Instantly, reporters were grilling the candidate on what he meant by "refine": Grasping for wiggle room? Backtracking on his previous dovishness?

McCain's campaign seized the moment by declaring, "Barack Obama reversed [his Iraq] position, proving once again that his words do not matter." Yet tucked into that accusation was the cheerful supposition that Obama had "adopted John McCain’s position" that immediate withdrawal might "risk the progress we have made in Iraq."

Associated Press reporter Jennifer Loven placed the "refine" comment in a list of supposed Obama "shifts" on hot-button issues, including executing child rapists, public campaign financing, and late-term abortions.

But Steve Benen at the Carpetbagger Report pointed out that Obama's Iraq wiggle room didn't just spontaneously appear, citing similar previous remarks from Susan Rice, Obama's foreign policy adviser. Moreover, he added, a commander in chief's willingness to refine a plan isn't political anathema but common sense.

"...he crafted a withdrawal policy nearly two years ago. Of course it’s going to be refined based on changing conditions."

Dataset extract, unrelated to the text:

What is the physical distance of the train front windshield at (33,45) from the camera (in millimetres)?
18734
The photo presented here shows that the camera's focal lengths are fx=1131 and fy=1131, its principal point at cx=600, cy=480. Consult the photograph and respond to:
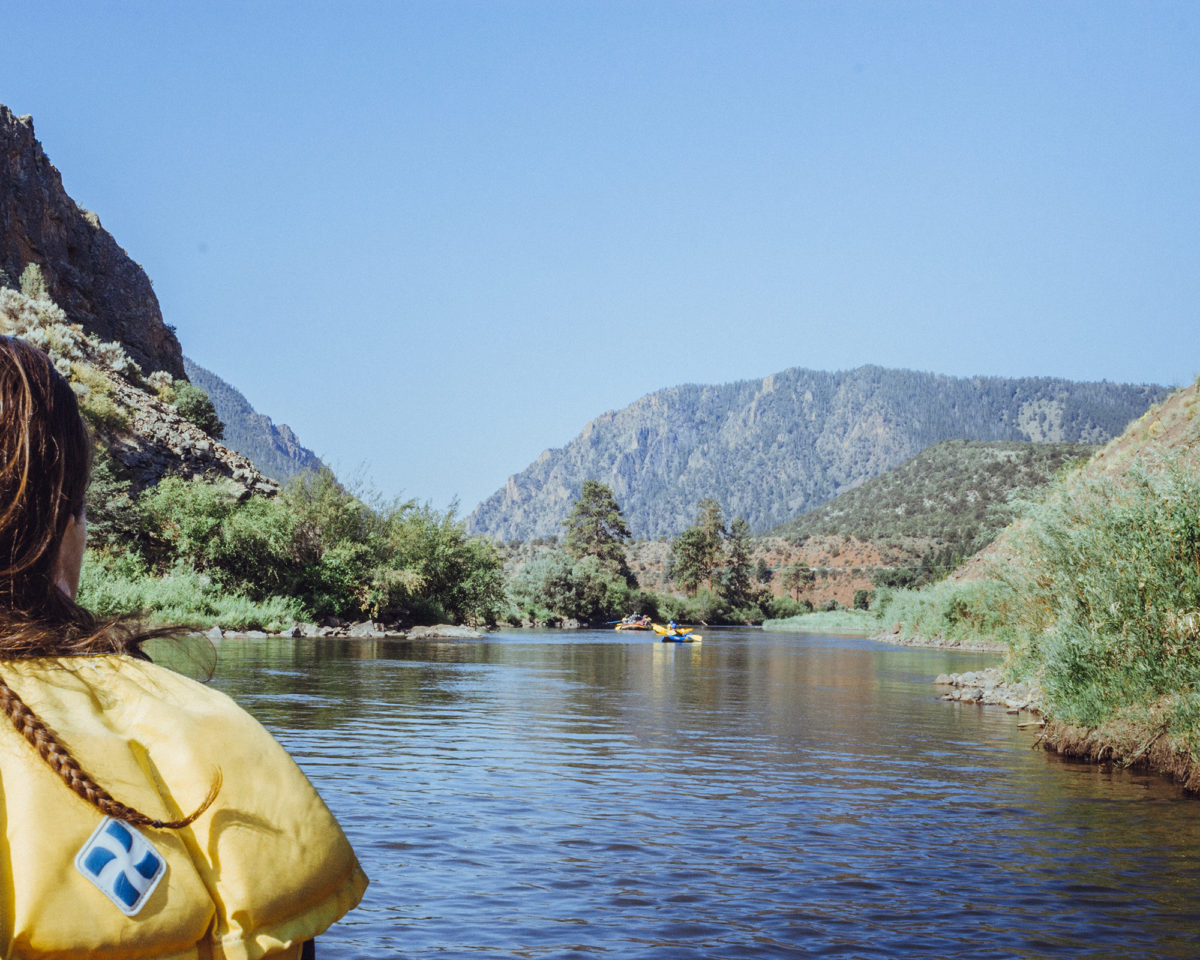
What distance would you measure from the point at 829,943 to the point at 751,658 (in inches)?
1315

On Liberal Values, blogger Ron Chisud said overzealous reporters were

"resorting to trivialities in making an issue over whether Obama will get out in exactly sixteen months, along with being incorrect if they claim that this represents a change in his position."

Obama's 16-month plan is not exactly radical. Many mainstream analysts and even conservatives in Washington have actively discussed ending the occupation as conditions in Iraq have deteriorated. At the same time, while reporters have been swarming like flies around every alleged flip-flop, they've been noticeably quieter in discussing the actual merits of any exit strategy. When it comes to Iraq, maybe the logistics of withdrawal just aren't as newsworthy as the fact that politicians change their minds.

So is anyone talking about what a withdrawal timetable would actually look like? When and how, with whom and how much?

The Task Force for a Responsible Withdrawal from Iraq, a group of officials and policy experts drawn from research and advocacy organizations, Congress, and academia, gave itself a challenge earlier this year: figure out how to get out within 12 to 18 months. Their plan recognizes the uncertainties surrounding the situation on the ground, but spells out concrete steps to leaving Iraq through the cooperation of the international community.

In a recent issue of American Conservative magazine, Lawrence Korb, assistant secretary of defense in the Reagan administration, now a senior fellow at the liberal think tank Center for American Progress, put forth an exit strategy based on "gradually withdrawing forces from the outer geographic sectors first, with the goal of reducing our military footprint and consolidating our presence before our final departure."

Such a plan, he argued, would "could be done safely in 10 to 12 months."

The progressive news magazine MotherJones has also done a nitty-gritty rundown of the logistics of withdrawal, canvassing experts on different scenarios for a military pullout, from "the sooner the better" to "stay the course."

A presidential campaign seems like an ideal platform for candidates to be examined not just in terms of "decisiveness," but on the quality of their decisions; voters, after all, get only one chance to decide who will be the Decider for the next four years. But to the engines of the news media, apparently, flips and flops spin better than pros and cons.